Silva and colleagues appropriately list a number of potential limitations related to NSQIP when it comes to analyzing complication rates after bilateral mastectomy. NSQIP likely underestimates the true complication rate because it does not include outpatient management of complications, is limited to 30-day follow-up, and it does not capture some complications that are specific to breast reconstruction. The limitations of NSQIP in capturing clinically relevant postoperative complications have also been noted for melanoma, thyroid, and pancreatic surgery.68 In another study of patients undergoing breast reconstruction or breast reduction, Khavanin and colleagues compared NSQIP to the Tracking Operations and Outcomes for Plastic Surgeons (TOPS) database.9 The authors found that compared to TOPS, NSQIP missed surgical complications and was not able to define the complications as specifically as TOPS.

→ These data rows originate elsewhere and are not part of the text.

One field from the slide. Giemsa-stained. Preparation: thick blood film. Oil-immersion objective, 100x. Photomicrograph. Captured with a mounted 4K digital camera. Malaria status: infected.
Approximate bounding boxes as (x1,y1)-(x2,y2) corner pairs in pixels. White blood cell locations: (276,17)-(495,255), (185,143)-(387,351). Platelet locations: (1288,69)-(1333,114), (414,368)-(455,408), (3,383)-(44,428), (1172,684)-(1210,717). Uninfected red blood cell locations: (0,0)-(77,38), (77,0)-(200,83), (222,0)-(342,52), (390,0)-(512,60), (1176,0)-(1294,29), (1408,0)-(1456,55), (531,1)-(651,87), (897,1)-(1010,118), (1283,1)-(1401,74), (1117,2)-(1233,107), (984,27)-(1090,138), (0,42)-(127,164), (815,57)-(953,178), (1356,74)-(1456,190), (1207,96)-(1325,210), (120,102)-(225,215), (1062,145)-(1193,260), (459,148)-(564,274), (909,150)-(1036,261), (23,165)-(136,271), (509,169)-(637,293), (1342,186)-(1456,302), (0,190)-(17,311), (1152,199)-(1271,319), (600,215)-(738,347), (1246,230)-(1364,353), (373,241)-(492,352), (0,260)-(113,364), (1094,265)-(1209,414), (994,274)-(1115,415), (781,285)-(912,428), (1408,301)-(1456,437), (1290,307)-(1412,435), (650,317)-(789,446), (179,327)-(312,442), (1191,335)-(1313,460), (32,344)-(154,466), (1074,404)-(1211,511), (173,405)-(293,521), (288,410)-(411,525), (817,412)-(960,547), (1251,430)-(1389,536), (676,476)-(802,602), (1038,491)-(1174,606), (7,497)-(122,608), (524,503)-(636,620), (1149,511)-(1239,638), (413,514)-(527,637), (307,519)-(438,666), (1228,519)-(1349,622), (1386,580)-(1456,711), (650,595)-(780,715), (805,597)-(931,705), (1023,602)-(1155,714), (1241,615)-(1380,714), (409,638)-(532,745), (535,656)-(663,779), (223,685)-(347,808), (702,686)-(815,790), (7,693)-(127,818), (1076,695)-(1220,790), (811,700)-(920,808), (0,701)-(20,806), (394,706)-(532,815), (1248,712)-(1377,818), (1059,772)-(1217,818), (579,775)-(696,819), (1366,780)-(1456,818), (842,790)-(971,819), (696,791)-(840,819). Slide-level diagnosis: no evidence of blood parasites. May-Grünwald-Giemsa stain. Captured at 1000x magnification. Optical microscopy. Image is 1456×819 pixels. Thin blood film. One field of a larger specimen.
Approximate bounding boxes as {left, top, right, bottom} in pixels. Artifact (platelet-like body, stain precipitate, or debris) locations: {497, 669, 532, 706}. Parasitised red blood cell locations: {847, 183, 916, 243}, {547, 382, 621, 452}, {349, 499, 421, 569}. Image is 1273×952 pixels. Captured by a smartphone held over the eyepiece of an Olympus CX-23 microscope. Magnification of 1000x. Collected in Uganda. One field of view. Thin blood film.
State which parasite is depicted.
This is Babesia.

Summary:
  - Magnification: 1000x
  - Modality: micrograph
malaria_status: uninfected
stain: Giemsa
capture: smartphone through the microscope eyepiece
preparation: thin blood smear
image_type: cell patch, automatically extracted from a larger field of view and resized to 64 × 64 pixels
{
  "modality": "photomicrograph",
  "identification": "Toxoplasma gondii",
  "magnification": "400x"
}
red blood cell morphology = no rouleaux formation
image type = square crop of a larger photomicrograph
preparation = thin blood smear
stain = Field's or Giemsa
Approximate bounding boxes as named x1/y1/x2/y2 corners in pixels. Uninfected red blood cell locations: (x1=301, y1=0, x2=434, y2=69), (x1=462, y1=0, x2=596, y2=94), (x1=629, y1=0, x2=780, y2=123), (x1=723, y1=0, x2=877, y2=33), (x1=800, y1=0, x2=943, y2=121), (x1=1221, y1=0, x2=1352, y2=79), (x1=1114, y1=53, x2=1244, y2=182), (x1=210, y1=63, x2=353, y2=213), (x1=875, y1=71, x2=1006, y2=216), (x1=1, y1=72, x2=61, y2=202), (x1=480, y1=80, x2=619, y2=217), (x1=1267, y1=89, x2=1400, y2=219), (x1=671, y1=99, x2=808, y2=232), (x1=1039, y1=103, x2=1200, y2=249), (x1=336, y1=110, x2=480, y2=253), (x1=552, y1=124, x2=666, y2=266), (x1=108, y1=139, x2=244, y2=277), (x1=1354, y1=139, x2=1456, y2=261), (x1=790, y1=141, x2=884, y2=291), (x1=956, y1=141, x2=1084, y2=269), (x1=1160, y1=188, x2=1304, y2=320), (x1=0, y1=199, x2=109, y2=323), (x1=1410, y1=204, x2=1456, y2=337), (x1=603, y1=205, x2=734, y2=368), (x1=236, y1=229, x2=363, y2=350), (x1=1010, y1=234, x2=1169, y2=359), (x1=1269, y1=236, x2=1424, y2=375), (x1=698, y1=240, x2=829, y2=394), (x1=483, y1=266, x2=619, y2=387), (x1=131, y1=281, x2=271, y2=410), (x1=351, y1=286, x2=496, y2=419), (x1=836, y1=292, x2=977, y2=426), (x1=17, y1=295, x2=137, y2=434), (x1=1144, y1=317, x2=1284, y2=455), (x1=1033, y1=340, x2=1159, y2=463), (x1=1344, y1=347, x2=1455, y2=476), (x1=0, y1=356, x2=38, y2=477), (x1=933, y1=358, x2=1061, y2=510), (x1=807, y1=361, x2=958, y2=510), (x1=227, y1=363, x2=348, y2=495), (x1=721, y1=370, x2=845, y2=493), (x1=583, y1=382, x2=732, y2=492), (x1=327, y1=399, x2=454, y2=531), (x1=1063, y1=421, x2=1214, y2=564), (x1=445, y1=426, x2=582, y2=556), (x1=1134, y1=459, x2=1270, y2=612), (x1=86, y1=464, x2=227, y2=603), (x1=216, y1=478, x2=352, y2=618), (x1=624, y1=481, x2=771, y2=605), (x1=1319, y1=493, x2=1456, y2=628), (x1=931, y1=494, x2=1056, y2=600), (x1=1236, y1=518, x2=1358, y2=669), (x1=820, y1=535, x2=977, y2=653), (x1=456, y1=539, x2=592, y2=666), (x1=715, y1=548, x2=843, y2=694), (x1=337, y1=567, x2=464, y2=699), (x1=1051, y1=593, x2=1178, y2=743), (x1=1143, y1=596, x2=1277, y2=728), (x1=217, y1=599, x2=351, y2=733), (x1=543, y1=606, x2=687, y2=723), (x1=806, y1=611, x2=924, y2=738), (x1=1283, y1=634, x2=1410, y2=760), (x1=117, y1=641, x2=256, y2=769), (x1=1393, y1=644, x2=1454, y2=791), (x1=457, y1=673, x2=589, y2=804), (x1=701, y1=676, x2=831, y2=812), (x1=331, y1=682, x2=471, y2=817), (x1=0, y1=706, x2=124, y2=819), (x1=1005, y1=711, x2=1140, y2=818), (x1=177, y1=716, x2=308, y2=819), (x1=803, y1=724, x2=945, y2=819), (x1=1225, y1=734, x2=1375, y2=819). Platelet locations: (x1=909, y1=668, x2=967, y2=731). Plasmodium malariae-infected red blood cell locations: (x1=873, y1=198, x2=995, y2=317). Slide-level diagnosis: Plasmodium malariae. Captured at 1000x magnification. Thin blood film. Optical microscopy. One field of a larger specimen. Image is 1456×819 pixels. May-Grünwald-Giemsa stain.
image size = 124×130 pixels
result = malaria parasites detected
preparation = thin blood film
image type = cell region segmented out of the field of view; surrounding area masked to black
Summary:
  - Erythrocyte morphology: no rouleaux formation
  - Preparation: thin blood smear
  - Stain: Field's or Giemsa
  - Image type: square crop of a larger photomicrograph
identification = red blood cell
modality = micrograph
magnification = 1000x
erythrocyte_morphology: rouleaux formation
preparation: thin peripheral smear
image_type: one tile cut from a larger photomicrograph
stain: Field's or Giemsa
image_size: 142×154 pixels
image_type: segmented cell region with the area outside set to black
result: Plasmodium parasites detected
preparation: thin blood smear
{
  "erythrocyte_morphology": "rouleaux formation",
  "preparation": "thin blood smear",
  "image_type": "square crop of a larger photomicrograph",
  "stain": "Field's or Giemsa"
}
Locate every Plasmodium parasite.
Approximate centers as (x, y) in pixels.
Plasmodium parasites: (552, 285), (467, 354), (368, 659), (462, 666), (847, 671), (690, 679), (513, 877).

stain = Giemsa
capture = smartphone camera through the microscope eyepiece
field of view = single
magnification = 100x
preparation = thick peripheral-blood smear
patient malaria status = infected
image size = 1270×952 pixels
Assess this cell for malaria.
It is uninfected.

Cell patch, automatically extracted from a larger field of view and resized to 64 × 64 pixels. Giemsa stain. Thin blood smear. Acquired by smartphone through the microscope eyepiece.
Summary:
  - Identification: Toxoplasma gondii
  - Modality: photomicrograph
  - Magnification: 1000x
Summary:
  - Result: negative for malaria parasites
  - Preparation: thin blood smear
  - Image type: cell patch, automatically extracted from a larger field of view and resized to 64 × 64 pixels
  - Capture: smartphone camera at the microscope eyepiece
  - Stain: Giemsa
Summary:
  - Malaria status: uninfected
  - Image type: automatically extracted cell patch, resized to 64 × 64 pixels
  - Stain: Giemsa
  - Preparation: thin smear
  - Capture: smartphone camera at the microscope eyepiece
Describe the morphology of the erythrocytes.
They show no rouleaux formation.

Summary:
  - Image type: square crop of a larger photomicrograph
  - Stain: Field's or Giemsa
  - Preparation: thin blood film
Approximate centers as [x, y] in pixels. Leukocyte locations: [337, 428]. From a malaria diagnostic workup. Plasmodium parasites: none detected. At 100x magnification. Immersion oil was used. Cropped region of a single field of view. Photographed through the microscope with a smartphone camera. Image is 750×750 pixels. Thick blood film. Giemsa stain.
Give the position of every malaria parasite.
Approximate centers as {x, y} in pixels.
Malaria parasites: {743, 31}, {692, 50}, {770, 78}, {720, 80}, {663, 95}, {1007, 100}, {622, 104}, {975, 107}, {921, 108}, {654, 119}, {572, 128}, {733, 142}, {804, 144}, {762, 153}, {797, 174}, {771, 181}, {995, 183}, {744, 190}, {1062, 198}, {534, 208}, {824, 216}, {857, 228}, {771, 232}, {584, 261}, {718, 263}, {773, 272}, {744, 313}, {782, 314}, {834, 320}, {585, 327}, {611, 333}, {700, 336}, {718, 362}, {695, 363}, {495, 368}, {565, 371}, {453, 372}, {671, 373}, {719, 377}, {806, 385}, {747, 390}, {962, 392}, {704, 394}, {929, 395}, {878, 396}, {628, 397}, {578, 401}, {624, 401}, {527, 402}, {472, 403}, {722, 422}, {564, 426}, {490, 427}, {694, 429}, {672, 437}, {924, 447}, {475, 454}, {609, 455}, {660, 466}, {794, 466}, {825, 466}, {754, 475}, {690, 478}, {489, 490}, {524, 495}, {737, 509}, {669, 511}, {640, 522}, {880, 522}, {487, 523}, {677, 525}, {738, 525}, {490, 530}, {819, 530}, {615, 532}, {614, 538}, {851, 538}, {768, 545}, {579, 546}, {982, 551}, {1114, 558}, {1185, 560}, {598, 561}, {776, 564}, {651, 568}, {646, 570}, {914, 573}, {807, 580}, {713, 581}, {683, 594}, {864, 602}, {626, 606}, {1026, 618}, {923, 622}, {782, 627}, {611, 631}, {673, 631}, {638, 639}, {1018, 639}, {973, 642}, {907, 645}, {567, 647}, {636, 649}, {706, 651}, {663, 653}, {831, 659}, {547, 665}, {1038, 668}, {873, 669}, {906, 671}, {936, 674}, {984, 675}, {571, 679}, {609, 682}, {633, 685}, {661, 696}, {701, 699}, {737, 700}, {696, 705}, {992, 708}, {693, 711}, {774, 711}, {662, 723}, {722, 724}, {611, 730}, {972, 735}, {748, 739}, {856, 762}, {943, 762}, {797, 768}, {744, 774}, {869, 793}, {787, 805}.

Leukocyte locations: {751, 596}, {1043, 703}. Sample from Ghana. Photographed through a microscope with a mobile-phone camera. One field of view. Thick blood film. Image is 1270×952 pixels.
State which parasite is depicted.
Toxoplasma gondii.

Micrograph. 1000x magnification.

Many studies, including the accompanying study by Silva and colleagues, compare the surgical complication rates between unilateral and bilateral mastectomy, with or without reconstruction. However, a large proportion of the patients who undergo bilateral mastectomy today actually have stage I/II breast cancer. For many of these patients, a more meaningful comparison is breast-conserving surgery versus bilateral mastectomy. Compared to bilateral mastectomy, breast-conserving surgery is clearly associated with a much shorter operating time, less hospitalization, fewer complications, less drains, and shorter overall recovery time. In addition, for the vast majority patients with unilateral breast cancer, bilateral mastectomy does not provide any meaningful survival benefit. Given the current limitations with NSQIP, physicians must be careful in interpreting the data from this study by Silva and colleagues when counseling women about their risks of complications after bilateral mastectomy.